118 As to the applicants, claims 13, 20, 21 and 23 to 26 all require the presence of a latex polymer “in an amount within the range of at least 2 wt.% of the glass beads in said formulation but less than 8 wt.% of the total amount of cement and glass beads in said formulation”. According to the applicants this integer is present in the product supplied because:
the respondents instruct users of their product that for every 500 ml of the Geo Polymer, 20 kg of Portland cement and 40 kg of glass beads are to be used;
according to the evidence, the specific gravity of the Geo Polymer is 1: 2 to water so that 500 ml of Geo Polymer equates to 0.6 kg of polymer;
0.6 kg of polymer divided by 40 kg of glass beads equals 1.5% by weight of polymer to glass beads.

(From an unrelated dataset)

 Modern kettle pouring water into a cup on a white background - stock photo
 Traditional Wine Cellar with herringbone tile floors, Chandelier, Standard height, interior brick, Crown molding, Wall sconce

119 The applicants submitted that 1.5% by weight of polymer to glass beads satisfies the integer in circumstances where: - (i) the products are used in large quantities for swimming pool linings so that only approximate quantities are involved in any event, and (ii) the product information sheets indicate that the 500 ml is a guide only and as the Geo Polymer is the key means to prevent the alkalinity bleeding out from the glass beads, it is likely that more rather than less than 500 ml would be used.
120 I do not accept these submissions. For the reasons given in respect of the construction of the claims, I am satisfied that the integer in question requires there to be there must be at least 2% by weight of a latex polymer in the overall dry cement formulation. Even on the best view of the facts from the applicants’ perspective, there is only 1.5% latex polymer in the formulation supplied by the respondents. Recourse to speculation that more than 500 ml of Geo Polymer might be used given the large quantities involved in the on-site mixing process is unpersuasive. The respondents supply glass beads and a polymer (in a liquid form) and instruct the proportions of each to be used. The fact that the proportions are a guide leaves open the mere possibility that a person to whom a supply is made might use more polymer than recommended. But this falls far short of establishing proof of infringement based on s 117(2)(a) – (c) of the Act.

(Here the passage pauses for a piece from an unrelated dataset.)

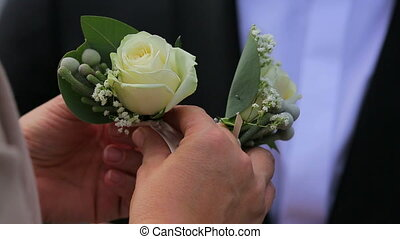 Woman Pinning Boutonniere On Guest Jacket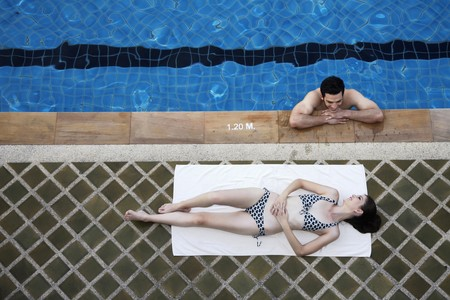 southeastern european descent: Man in swimming pool flirting with woman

121 In addition, and also as discussed, claim 13 and its dependent claims concern an invention said to be a dry formulation in which each of the three components (cement, beads and latex) are also dry, all adapted to be hydrated. The respondents do not supply a dry polymer. They supply a liquid polymer. The notion that the integer contemplates the calculation of the specific gravity of a liquid polymer to obtain a weight ratio to glass beads is unpersuasive. The contention of infringement must also fail for this reason.
122 This leaves for resolution the allegations of infringement of claims 1 to 3 and 9 to 11.
123 As to the respondents, the evidence referred to above establishes that each is responsible for the supply of the Jewels4Pools glass beads and Geo Polymer and the instructions to customers for its use as a surface finish for pools by mixing with Portland cement. It is true that there is no evidence that any particular person has used their product (the glass beads and Geo Polymer) in lining a swimming pool with only one colour of the glass beads. Nevertheless it may and should be inferred that people have used the products supplied by the respondents in accordance with the instructions. It is also true that the evidence establishes that the colours of glass beads which the applicants subjected to testing by Boral are but four colours available from a range of hundreds of colours which, to the respondents’ knowledge, have been previously used in combination with other colours and not in isolation. Contrary to the applicants’ contentions I accept that these facts are relevant to proof of infringement under s 117(2)(a) and (b) of the Act.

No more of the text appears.